#### What to do:
[1] Quote the Yanmar tractor thread word for word, from "Hmmmm....It's what he" up to and including "resume normal operation.".
[2] Extend the forum thread about the Yanmar tractor onward from its final post.

# Tractor for all you Yanmar lovers



## Simpleprestige (Apr 20, 2007)

http://grandrapids.craigslist.org/grd/530104892.html


----------



## mark777 (Jul 23, 2004)

Hmmmm....It's what he doesn't say that might be a problem LOL>


It's a YM240D 4WD tractor, but he didn't list the hours on his meter. If he would clean the internal stainless steel screen from the hydraulic case the hydraulics would resume normal operation.

That's a decent price for sure.

Mark


----------



## chrpmaster (May 5, 2004)

nice looking tractor. It just takes awhile to get used to that green :dazed: 

It looked like he had regular tires on the front not the ag tread ones. Kinda weird on a 4wd.

Thanks for sharing Simpleprestige!

Andy


----------



## 53wdac (Jan 2, 2008)

> _Originally posted by chrpmaster _
> *nice looking tractor. It just takes awhile to get used to that green :dazed:
> 
> It looked like he had regular tires on the front not the ag tread ones. Kinda weird on a 4wd.
> ...


That greeen is not too bad if the price is right. I don't mind mine a bit.


----------



## mark777 (Jul 23, 2004)

> _Originally posted by chrpmaster _
> *
> 
> It looked like he had regular tires on the front not the ag tread ones. Kinda weird on a 4wd.
> ...

#### Supplied data:

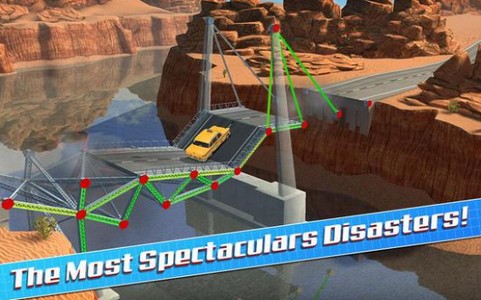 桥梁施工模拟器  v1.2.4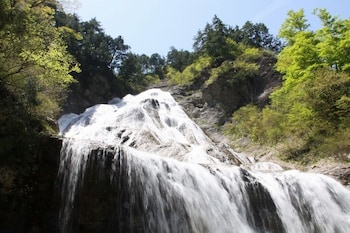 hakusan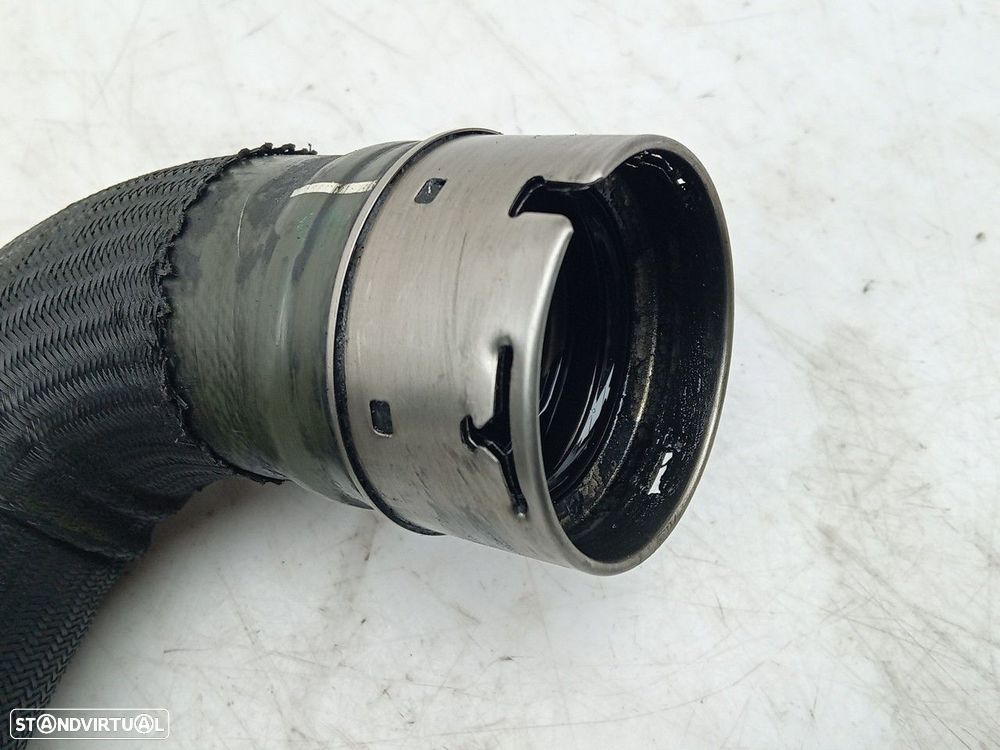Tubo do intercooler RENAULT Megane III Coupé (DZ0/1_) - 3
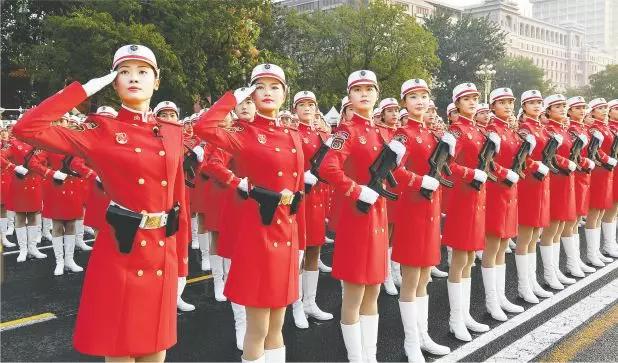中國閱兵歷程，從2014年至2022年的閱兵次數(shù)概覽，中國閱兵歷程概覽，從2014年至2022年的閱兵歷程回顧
==
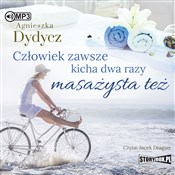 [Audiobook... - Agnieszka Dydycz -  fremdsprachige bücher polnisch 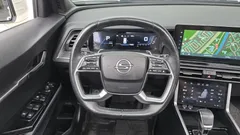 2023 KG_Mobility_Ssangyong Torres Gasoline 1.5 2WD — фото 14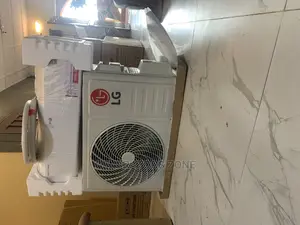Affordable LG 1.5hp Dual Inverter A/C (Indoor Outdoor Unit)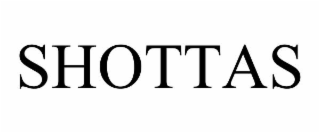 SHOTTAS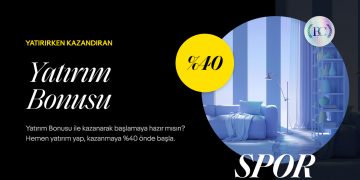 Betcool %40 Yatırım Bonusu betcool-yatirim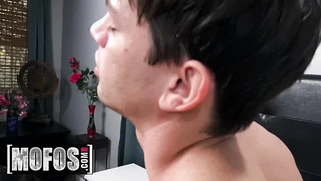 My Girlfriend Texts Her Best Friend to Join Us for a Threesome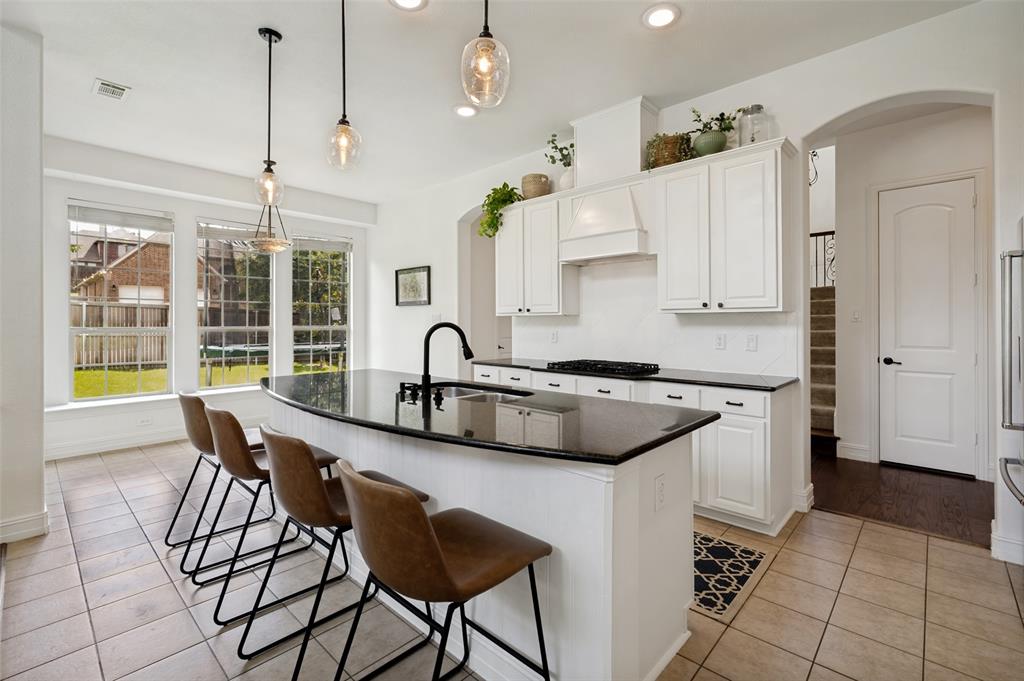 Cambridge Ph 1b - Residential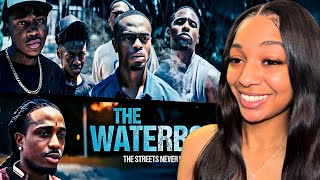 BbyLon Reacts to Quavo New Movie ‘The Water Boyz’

#### Per-task answers:
[1]
Hmmmm....It's what he doesn't say that might be a problem LOL>


It's a YM240D 4WD tractor, but he didn't list the hours on his meter. If he would clean the internal stainless steel screen from the hydraulic case the hydraulics would resume normal operation.

[2]
Good catch Andy, 

It's a YM240 and not the "D". It has the straight front axle so it's 2WD. 

Sorry...still not a bad price of the YM240


----------



## chrpmaster (May 5, 2004)

You're right 53wdac about the color at the right price. If you get a chance I'd love to see pics of yours. What model do you have?

I agree with you Mark. It is a nice looking loader too. Did they come with the loader that color or was that an owner added option?

Andy


----------



## mark777 (Jul 23, 2004)

I believe it's a YFL model loader made here by South Bend and painted to match at their factory. They were an option and dealer mounted. And I've seen several mounted on 2WD Yanmar models...

4WD and a FEL is better than the 2WD, but the FEL on a 2WD is way better than a tractor with no Loader  !

WELCOME 53wdac,

Like to see your Yanmar too.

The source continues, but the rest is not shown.